The Department of Commerce has now determined that ZTE subsequently made false statements to BIS – in 2016, during settlement negotiations, and in 2017, during the probationary period – related to senior employee disciplinary actions the company said it was taking or had taken.  These false statements were reported to the U.S. government only after BIS requested evidence that employee discipline had taken place.

The false statements, said the Department of Commerce, covered up the fact that ZTE failed to issue the promised letters of reprimand to those 39 employees involved in the illegal activity. Not only that, but that all but one party still received their 2016 bonus in full.

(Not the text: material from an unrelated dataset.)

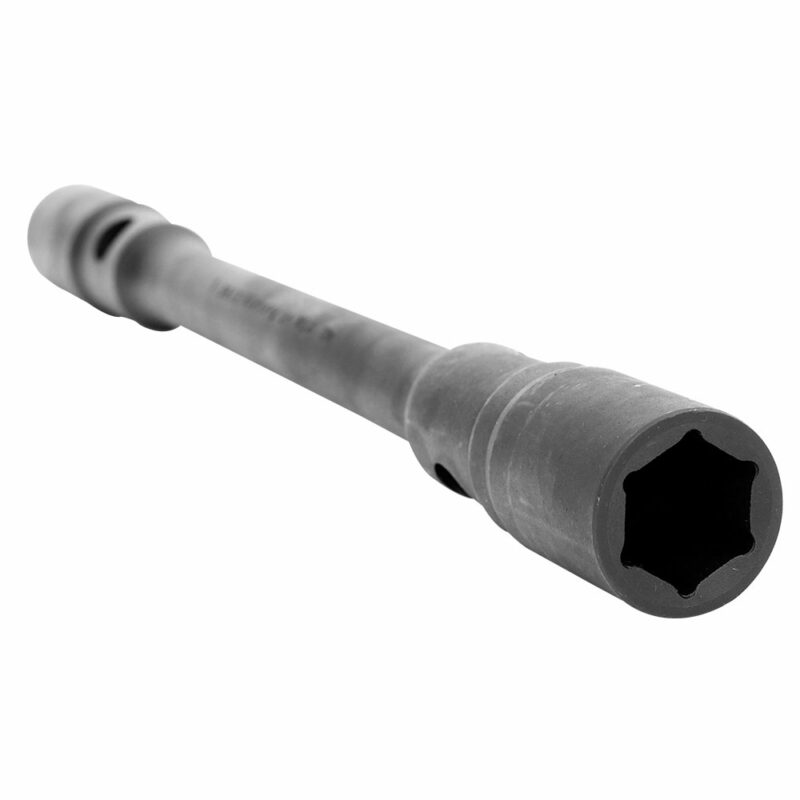 LLAVE DE ARTILLERÍA INDUSTRIAL 1-1/18” X 1”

In a statement Mr Ross said: ‘ZTE made false statements to the U.S. government when they were originally caught and put on the Entity List, made false statements during the reprieve it was given, and made false statements again during its probation. ZTE misled the Department of Commerce.  Instead of reprimanding ZTE staff and senior management, ZTE rewarded them. This egregious behaviour cannot be ignored.’

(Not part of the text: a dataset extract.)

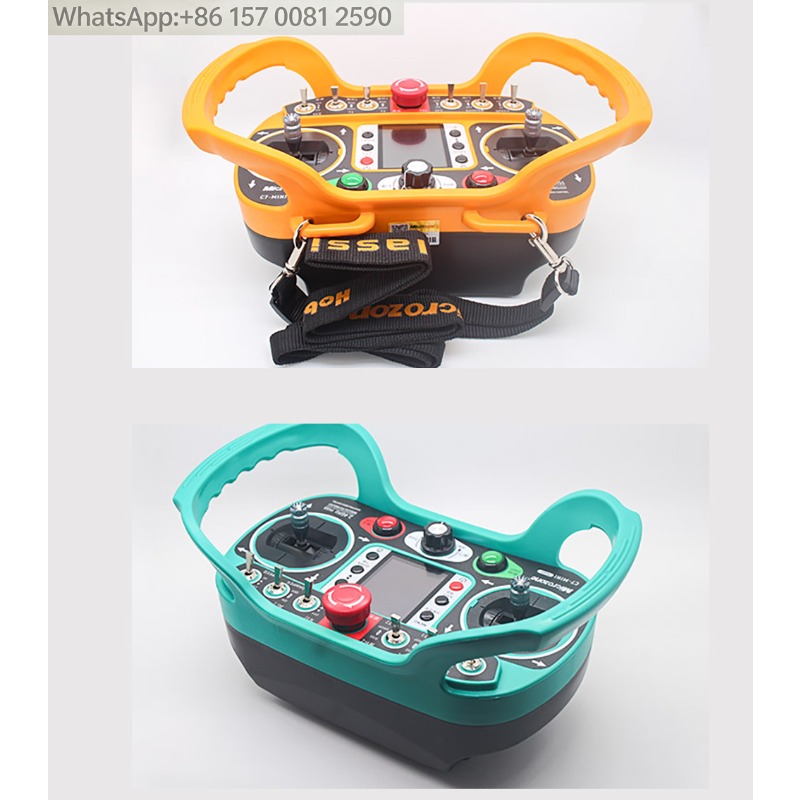 【Hit Product】 Industrial RC Re - Agriculture Farming Products recensie en prijs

The denial order states that from the date of implementation until 13 March 2025, ZTE must not ‘directly or indirectly, participate in any way in any transaction involving any commodity, software or technology (hereinafter collectively referred to as ‘item’) exported or to be exported from the United States that is subject to the regulations, or in any other activity subject to the regulations.’

ZTE has so far responded to the denial order with a short statement, which can be found on its home page, saying: ‘ZTE is aware of the denial order activated by the United States Department of Commerce.  At present, the company is assessing the full range of potential implications that this event has on the company and is communicating with relevant parties proactively in order to respond accordingly.’

Whilst the ban obviously raises questions as to how the company might source alternative suppliers for its optical communications components, it additionally poses the effect this could have on the wider industry. An update from specialist market research firm, LightCounting stated that a number of U.S. optical component and modules suppliers will find themselves impacted by the ban. Acacia Communications, for example, supplies ZTE with 100G DWDM DCO modules and DSP chips, and its shares dropped by 35 per cent immediately following the announcement. Likewise, said LightCounting, Lumentum and Oclaro were down 9 per cent and 15 per cent, respectively, by the market’s close on 16 April.

Acacia has responded to the news, saying that it is: ‘aware of the recent announcement that the U.S. Department of Commerce by order, effective immediately, is banning American companies from selling, exporting or re-exporting components, software and technology to Chinese telecom equipment maker ZTE Corporation as a result of ZTE’s actions in connection with a previous settlement regarding sanctions violations.  Acacia is taking steps to suspend affected transactions and is assessing the impact of these developments on Acacia.’

Elsewhere, UK cyber security watchdog, the National Cyber Security Centre (NCSC) has advised UK telecoms companies to avoid using equipment from ZTE. In an advisory note, Dr Ian Levy, technical director at NCSC said:  It is entirely appropriate and part of NCSC’s duty to highlight potential risks to the UK’s national security and provide advice based on our technical expertise. NCSC assess that the national security risks arising from the use of ZTE equipment or services within the context of the existing UK telecommunications infrastructure cannot be mitigated.’